But my favorite story is the Leather Jacket Story.

Like I said, he was a jock. He played softball nearly every weekend. Now, I loved to play softball, and had played third base on my brother's rec league myself years before, but truthfully ...i didn't really love watching it all that much. For one thing, he was the only one i knew on the team. And it's boring to cheer for only one player. But he liked having me come and watch him play. So i would go. We rode together and i would sit around alone for about an hour (cause i didn't know any of the other girlfriends or wives) before the fricking game even started. Sometimes i brought a book or a magazine.

So this one time we arrive at the field for his late afternoon/early evening game and when we get there he comes back and tells me that it is a doubleheader, which he had not known before. Inwardly i am groaning knowing i have to sit through, not one, but two games. But i put on my best girlfriend smile, and i cheer the team.
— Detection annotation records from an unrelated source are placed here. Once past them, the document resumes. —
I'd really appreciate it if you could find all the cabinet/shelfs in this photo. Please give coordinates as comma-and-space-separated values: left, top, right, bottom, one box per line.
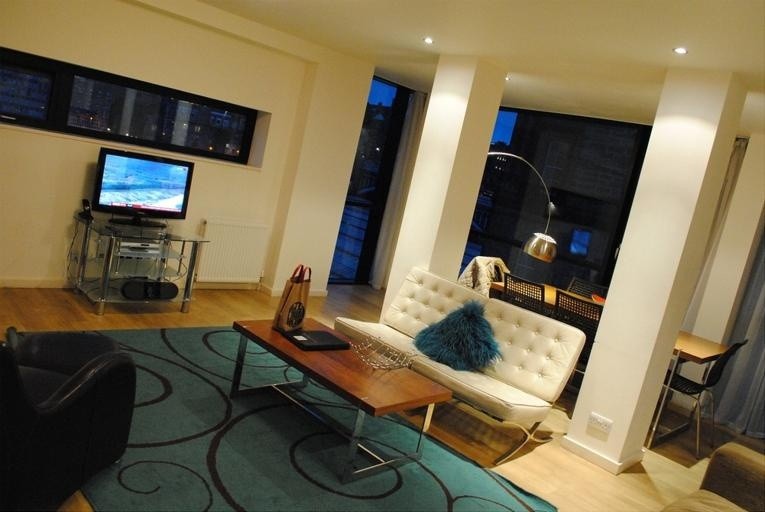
73, 214, 212, 316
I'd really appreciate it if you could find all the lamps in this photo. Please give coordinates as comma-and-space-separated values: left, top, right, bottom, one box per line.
482, 149, 563, 261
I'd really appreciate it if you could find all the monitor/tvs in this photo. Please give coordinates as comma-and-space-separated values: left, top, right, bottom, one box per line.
91, 147, 194, 229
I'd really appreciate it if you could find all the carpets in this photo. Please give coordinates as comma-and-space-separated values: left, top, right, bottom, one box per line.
79, 326, 552, 511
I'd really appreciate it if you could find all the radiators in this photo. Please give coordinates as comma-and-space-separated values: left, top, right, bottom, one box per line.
190, 216, 272, 285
By the time the second game starts it is getting colder (most Northwest summers in the evening feel like winters in normal places) and i have not prepared because i thought it would be over before dark and it was sunny and warm when we left. THEN it starts to drizzle and now i'm getting wet AND i'm cold. Even though i am in jeans and light sweater i am starting to really get uncomfortable. So around the 4th or 5th inning of the second game i have had enough and cannot stand it anymore. So i go over to the Bad Boyfriend as he is sitting on the bench and talk to him through the fence. I tell him that i am cold and ask if i could have the keys to his car so i could get his coat to wear.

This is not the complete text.